▶ [Work to be completed] Can you retype only the lines from the one with "How much distance" through the final line of the material, exactly as given?

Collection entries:
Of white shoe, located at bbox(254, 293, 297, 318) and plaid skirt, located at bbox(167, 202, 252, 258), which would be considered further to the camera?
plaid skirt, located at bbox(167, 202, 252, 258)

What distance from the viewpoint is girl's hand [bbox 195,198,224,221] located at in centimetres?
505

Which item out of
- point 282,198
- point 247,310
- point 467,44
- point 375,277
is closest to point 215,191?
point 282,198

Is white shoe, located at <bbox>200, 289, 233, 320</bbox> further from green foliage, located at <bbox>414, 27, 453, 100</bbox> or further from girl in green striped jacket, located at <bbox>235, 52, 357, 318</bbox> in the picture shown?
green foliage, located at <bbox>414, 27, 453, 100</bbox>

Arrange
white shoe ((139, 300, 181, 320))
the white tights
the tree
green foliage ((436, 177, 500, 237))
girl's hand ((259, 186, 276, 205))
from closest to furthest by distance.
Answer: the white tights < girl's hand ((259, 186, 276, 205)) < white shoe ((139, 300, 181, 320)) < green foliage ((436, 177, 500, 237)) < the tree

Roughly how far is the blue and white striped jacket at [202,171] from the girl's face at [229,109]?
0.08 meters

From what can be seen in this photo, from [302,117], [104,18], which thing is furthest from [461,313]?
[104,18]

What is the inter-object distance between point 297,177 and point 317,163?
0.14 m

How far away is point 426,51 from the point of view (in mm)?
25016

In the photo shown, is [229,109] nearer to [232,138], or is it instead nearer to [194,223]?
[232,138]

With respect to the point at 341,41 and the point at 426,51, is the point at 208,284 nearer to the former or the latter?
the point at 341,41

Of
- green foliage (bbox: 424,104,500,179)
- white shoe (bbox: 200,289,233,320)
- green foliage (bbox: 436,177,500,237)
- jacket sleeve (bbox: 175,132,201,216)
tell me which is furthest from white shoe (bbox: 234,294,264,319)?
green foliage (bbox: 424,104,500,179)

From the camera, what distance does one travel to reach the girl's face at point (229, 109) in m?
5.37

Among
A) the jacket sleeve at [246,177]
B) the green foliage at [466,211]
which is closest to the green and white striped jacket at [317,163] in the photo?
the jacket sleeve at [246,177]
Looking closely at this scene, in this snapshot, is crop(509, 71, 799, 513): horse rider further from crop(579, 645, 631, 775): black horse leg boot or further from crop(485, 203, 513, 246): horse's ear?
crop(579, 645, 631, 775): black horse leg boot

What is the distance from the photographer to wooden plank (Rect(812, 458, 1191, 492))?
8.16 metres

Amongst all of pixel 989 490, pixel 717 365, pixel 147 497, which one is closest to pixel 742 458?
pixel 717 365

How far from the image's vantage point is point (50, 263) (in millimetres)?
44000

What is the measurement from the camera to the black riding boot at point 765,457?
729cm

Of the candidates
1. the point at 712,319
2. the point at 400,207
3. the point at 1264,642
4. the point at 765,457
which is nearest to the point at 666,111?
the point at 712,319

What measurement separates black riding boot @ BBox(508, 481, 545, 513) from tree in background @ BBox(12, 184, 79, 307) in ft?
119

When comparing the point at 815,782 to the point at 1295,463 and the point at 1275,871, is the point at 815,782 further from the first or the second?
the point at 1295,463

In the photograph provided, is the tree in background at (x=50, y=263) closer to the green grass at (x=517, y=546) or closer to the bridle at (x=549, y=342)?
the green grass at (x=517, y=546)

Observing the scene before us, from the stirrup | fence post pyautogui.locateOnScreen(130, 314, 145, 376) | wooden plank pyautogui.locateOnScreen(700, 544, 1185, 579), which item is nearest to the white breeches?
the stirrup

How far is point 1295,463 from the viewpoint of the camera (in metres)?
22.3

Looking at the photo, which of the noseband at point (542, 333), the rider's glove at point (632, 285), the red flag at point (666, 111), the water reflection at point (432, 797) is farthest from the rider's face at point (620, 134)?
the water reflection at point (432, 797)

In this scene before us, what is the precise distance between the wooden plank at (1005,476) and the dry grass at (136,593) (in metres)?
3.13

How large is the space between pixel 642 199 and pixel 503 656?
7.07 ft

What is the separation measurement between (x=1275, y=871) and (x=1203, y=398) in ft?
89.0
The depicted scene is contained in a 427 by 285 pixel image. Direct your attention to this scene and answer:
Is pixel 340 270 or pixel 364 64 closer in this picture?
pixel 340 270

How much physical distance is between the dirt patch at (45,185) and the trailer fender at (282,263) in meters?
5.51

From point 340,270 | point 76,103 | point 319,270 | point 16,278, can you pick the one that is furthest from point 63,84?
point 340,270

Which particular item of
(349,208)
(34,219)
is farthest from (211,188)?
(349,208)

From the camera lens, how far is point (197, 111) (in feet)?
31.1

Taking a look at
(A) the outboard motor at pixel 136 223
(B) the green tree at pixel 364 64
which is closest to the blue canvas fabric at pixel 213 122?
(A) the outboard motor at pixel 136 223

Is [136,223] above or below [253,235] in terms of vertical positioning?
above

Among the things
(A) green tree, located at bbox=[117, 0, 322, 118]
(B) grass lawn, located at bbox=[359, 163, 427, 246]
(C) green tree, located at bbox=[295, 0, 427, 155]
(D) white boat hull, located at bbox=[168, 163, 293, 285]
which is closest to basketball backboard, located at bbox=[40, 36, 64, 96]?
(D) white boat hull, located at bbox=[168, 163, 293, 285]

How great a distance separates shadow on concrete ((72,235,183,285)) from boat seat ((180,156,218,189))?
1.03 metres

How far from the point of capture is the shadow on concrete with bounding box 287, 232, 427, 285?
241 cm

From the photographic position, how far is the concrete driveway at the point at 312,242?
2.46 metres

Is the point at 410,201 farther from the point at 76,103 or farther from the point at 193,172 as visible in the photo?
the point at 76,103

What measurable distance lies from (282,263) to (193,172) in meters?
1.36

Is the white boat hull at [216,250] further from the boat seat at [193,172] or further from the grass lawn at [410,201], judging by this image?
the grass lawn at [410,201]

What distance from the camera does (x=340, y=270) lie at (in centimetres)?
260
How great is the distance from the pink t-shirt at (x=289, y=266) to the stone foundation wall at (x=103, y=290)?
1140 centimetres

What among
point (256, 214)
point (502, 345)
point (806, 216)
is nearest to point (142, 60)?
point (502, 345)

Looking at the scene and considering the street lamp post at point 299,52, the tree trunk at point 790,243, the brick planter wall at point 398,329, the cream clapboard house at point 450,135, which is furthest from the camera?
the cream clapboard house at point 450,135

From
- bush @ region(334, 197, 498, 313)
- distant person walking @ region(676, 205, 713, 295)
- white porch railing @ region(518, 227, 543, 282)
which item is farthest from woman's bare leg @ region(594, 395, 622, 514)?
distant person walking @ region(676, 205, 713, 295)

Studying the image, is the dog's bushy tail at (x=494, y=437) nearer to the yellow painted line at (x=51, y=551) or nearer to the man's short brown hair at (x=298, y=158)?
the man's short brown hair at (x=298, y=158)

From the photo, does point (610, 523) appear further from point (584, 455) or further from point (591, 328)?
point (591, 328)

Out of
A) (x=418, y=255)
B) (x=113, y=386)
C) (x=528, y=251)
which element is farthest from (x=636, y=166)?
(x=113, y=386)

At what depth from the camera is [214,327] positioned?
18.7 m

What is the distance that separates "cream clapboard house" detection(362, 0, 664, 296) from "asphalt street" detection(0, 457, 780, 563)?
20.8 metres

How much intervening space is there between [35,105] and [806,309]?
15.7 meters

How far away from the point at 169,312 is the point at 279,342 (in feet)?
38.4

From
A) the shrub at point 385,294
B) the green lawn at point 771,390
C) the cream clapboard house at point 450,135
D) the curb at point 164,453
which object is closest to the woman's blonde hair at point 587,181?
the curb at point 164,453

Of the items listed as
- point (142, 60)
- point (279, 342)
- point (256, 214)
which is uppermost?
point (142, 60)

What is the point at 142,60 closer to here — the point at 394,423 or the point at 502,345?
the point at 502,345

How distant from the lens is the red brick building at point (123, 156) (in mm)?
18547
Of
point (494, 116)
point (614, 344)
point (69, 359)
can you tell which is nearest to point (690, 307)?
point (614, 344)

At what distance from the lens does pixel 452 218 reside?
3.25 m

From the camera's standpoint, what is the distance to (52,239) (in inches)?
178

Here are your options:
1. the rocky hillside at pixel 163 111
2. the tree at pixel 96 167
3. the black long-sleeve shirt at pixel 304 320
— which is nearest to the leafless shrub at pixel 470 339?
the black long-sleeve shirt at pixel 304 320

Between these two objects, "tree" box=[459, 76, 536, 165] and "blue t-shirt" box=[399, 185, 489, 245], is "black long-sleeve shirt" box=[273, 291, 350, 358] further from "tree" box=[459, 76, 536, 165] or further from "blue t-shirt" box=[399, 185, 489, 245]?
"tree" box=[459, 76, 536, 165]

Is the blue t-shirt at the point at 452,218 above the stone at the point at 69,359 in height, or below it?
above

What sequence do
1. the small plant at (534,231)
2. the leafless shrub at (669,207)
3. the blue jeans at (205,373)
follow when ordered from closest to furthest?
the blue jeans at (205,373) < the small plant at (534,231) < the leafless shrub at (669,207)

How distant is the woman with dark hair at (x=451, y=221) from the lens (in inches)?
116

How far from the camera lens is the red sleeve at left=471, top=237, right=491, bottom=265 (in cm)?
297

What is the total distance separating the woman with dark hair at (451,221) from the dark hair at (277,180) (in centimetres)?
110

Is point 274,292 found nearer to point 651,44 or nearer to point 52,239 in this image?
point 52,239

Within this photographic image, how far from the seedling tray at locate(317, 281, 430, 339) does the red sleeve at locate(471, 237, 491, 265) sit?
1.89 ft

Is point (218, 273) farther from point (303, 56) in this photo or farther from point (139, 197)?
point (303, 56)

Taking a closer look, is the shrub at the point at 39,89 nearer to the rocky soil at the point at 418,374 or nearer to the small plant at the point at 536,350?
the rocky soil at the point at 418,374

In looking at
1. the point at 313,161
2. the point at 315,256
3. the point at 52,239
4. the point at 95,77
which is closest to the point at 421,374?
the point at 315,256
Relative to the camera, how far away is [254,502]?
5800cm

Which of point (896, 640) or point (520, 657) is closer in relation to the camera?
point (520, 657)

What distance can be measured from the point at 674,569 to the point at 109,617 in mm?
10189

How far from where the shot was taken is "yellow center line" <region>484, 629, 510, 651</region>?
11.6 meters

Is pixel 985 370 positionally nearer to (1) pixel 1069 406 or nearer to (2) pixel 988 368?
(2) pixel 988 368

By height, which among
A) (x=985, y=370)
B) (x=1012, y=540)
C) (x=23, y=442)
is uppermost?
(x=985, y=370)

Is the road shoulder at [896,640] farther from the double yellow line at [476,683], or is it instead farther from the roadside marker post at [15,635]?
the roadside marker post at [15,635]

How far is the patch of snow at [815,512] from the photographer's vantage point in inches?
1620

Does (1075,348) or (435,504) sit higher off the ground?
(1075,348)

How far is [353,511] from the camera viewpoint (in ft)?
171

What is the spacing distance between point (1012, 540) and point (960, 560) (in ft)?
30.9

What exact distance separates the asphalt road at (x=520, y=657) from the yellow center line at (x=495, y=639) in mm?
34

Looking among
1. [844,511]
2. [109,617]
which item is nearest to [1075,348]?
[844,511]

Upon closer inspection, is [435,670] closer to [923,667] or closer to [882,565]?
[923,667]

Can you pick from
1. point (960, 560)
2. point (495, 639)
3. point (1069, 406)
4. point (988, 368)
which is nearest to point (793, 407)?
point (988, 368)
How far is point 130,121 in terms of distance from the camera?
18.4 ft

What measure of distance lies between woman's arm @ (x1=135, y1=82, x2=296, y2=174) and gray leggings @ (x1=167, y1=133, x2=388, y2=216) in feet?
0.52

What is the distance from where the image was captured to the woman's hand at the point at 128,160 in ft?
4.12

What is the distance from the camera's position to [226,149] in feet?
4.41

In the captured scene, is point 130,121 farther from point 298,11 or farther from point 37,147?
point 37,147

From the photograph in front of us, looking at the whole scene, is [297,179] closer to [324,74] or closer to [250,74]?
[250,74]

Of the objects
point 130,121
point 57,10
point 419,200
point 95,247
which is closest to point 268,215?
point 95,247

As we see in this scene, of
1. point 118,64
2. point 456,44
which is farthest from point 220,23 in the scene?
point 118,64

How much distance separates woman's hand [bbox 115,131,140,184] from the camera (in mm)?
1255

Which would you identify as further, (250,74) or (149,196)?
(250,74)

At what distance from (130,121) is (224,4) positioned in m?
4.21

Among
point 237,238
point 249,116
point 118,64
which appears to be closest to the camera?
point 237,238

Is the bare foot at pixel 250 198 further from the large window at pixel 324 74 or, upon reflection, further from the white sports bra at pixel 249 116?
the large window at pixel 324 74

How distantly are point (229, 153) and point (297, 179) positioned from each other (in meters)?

▶ [Output of the task]
How much distance separates woman's hand [bbox 115,131,140,184] from the camera (in mm)?
1255

Which would you identify as further, (250,74) or (149,196)?
(250,74)

At what distance from (130,121) is (224,4) positioned in m?
4.21

Among
point 237,238
point 249,116
point 118,64
which appears to be closest to the camera?
point 237,238

Is the bare foot at pixel 250 198 further from the large window at pixel 324 74 or, upon reflection, further from the white sports bra at pixel 249 116?
the large window at pixel 324 74

How distantly are point (229, 153) and point (297, 179) positioned from each other (in meters)?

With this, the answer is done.